-- START Document passage --

Vol. IV, No. 3, Winter 1991

Improving the Facts

Lore, legend, and tall tales

By Robert Gilmore


Ozarks hunters don't lie. Granted, some of them might enhance the truth from ti me to time in order to communicate more graphically their own hunting skills or perhaps to demonstrate the intelligence of their coon dogs or fox hounds. It's possible that, occasionally, hunters might ornament their observations so as to make a point about the abundance or size or cleverness or ferocity of the game they pursue. But I'm afraid folklorist Vance Randolph may have slandered Ozarkers when he gave one of his books the unfortunate title, We Always Lie to Strangers.

Lies, I believe, exist mainly in the perceptions of small-minded people whose creative vision is so limited that they can't appreciate the artistic beauty and communicative value of an occasional embellishment of verity. Let me illustrate.

The Ozark Headliner of December 27, 1990, carried a story and a picture about Clell Harding and a deer which he had bagged. This Christian County, Missouri weekly was following an Ozarks newspaper tradition of running pictures of successful hunters and their trophies. (One issue of the Branson Beacon Taney County, Missouri, devoted 4 pages to printing 147 such photographs).

Clell had been hunting deer for many years, it seems, but had never shot one. On the second day of the 1990 deer season, however, he was enjoying a cup of coffee under a tree in Douglas County, when a 10-point buck stumbled out of the brush and stopped about fifteen feet from him. Clell calmly put his coffee cup down, picked up his gun, got a bead on the deer and fired, but, according to the Headliner, "missed as usual."

The story continues, "The shot startled the deer and it ran straight toward Clell, seemingly unaware of the direction the shot had been fired from.

-- END Document passage --

• _Work to be completed_
Copy out the whole passage on Ozarks hunting tales word for word. The data that comes next has nothing to do with this.

-- START Dataset excerpts --

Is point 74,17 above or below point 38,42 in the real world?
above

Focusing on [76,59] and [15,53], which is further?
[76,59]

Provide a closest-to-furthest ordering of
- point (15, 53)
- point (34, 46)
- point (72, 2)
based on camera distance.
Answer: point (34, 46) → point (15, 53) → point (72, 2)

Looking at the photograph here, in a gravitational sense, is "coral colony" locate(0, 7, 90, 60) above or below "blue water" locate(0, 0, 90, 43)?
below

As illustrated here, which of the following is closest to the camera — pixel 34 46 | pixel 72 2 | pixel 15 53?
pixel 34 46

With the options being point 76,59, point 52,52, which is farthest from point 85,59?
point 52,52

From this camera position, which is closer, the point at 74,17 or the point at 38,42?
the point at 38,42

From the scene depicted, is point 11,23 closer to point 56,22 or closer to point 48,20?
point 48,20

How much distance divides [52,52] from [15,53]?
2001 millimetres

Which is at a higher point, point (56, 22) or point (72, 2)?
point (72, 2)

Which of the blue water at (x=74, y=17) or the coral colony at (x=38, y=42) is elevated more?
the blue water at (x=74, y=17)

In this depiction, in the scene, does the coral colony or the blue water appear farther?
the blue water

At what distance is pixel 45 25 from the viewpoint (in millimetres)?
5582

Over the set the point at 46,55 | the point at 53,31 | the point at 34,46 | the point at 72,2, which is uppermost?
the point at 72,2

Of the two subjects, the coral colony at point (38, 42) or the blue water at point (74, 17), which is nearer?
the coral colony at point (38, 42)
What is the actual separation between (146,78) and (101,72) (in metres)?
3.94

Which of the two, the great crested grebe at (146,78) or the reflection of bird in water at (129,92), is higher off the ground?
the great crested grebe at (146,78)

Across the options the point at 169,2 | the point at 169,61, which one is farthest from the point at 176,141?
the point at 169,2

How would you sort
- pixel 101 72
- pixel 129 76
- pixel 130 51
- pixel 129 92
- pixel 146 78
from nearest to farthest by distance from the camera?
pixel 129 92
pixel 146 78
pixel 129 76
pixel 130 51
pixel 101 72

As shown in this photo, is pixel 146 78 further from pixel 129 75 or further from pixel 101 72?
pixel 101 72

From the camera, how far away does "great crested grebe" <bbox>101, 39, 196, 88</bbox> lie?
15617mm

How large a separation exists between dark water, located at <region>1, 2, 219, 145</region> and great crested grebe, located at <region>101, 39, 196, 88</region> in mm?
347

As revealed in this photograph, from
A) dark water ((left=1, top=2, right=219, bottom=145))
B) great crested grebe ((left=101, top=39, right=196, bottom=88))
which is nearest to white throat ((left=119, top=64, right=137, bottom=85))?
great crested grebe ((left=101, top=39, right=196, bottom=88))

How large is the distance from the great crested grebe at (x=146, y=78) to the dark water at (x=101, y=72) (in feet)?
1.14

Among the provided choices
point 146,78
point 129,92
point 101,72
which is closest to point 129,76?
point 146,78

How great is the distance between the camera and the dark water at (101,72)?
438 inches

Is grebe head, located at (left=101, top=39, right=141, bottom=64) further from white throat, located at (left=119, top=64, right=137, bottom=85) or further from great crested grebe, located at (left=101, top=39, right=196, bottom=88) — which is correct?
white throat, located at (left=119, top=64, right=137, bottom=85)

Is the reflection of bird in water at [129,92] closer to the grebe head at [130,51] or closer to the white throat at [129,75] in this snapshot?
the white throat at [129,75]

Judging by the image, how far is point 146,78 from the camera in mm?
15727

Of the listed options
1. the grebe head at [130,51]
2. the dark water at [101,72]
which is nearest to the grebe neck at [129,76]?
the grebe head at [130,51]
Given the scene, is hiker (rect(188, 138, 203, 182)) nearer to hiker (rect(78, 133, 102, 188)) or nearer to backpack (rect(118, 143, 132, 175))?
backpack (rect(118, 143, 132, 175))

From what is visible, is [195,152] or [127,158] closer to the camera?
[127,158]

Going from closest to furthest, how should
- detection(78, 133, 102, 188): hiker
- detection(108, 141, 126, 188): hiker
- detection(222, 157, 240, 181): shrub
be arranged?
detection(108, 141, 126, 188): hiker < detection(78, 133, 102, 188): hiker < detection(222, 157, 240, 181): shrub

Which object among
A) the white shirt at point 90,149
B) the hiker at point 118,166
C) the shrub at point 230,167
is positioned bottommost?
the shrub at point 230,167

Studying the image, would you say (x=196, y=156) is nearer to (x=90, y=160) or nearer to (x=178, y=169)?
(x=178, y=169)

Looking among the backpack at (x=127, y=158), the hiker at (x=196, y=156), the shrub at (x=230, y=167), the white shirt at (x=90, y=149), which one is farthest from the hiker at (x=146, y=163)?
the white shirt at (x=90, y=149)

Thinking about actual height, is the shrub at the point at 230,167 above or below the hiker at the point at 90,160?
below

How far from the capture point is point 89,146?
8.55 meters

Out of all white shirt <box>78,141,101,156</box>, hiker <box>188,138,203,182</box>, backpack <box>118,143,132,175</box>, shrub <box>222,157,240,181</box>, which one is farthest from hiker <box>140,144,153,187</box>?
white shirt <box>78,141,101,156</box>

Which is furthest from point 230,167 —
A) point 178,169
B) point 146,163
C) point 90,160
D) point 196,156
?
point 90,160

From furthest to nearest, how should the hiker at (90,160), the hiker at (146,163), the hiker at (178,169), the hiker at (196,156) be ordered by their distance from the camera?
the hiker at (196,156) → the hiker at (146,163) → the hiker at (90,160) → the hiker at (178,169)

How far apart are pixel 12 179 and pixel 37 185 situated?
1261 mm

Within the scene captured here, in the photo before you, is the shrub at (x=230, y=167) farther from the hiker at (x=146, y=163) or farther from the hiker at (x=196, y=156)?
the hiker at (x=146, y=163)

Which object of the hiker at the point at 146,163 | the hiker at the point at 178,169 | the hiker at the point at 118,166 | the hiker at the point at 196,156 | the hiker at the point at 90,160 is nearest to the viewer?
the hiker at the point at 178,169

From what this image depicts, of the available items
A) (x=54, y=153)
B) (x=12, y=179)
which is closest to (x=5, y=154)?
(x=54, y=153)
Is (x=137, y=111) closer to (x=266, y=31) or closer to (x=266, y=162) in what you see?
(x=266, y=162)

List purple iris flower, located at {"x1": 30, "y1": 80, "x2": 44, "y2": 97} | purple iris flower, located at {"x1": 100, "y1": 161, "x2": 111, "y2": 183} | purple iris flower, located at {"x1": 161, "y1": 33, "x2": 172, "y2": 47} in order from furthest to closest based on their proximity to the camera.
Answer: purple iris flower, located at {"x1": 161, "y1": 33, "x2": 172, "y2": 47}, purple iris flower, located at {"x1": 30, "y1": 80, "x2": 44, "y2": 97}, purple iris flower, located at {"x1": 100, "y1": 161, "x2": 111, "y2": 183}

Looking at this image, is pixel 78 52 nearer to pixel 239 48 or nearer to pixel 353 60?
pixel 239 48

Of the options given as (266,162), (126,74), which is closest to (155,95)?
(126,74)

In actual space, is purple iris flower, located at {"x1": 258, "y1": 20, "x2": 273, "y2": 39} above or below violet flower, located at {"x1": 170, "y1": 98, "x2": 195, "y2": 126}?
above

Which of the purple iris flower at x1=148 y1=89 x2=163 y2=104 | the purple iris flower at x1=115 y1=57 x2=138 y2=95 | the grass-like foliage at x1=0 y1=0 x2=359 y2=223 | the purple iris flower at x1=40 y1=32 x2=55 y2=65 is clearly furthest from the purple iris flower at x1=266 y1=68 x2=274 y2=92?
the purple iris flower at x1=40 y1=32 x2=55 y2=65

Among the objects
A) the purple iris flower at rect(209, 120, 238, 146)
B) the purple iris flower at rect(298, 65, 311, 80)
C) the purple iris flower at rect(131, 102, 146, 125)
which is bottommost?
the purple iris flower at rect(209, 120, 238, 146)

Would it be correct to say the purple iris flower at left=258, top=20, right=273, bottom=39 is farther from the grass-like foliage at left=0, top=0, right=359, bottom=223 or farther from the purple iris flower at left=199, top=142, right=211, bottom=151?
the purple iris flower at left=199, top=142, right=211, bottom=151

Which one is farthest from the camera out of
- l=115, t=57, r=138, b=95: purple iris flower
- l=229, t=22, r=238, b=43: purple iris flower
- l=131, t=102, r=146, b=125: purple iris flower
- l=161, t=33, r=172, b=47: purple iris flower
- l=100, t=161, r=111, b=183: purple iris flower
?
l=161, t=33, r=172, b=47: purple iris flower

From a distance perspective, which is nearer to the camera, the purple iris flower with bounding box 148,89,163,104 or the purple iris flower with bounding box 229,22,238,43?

-- END Dataset excerpts --

• _The completed task_
Vol. IV, No. 3, Winter 1991

Improving the Facts

Lore, legend, and tall tales

By Robert Gilmore


Ozarks hunters don't lie. Granted, some of them might enhance the truth from ti me to time in order to communicate more graphically their own hunting skills or perhaps to demonstrate the intelligence of their coon dogs or fox hounds. It's possible that, occasionally, hunters might ornament their observations so as to make a point about the abundance or size or cleverness or ferocity of the game they pursue. But I'm afraid folklorist Vance Randolph may have slandered Ozarkers when he gave one of his books the unfortunate title, We Always Lie to Strangers.

Lies, I believe, exist mainly in the perceptions of small-minded people whose creative vision is so limited that they can't appreciate the artistic beauty and communicative value of an occasional embellishment of verity. Let me illustrate.

The Ozark Headliner of December 27, 1990, carried a story and a picture about Clell Harding and a deer which he had bagged. This Christian County, Missouri weekly was following an Ozarks newspaper tradition of running pictures of successful hunters and their trophies. (One issue of the Branson Beacon Taney County, Missouri, devoted 4 pages to printing 147 such photographs).

Clell had been hunting deer for many years, it seems, but had never shot one. On the second day of the 1990 deer season, however, he was enjoying a cup of coffee under a tree in Douglas County, when a 10-point buck stumbled out of the brush and stopped about fifteen feet from him. Clell calmly put his coffee cup down, picked up his gun, got a bead on the deer and fired, but, according to the Headliner, "missed as usual."

The story continues, "The shot startled the deer and it ran straight toward Clell, seemingly unaware of the direction the shot had been fired from.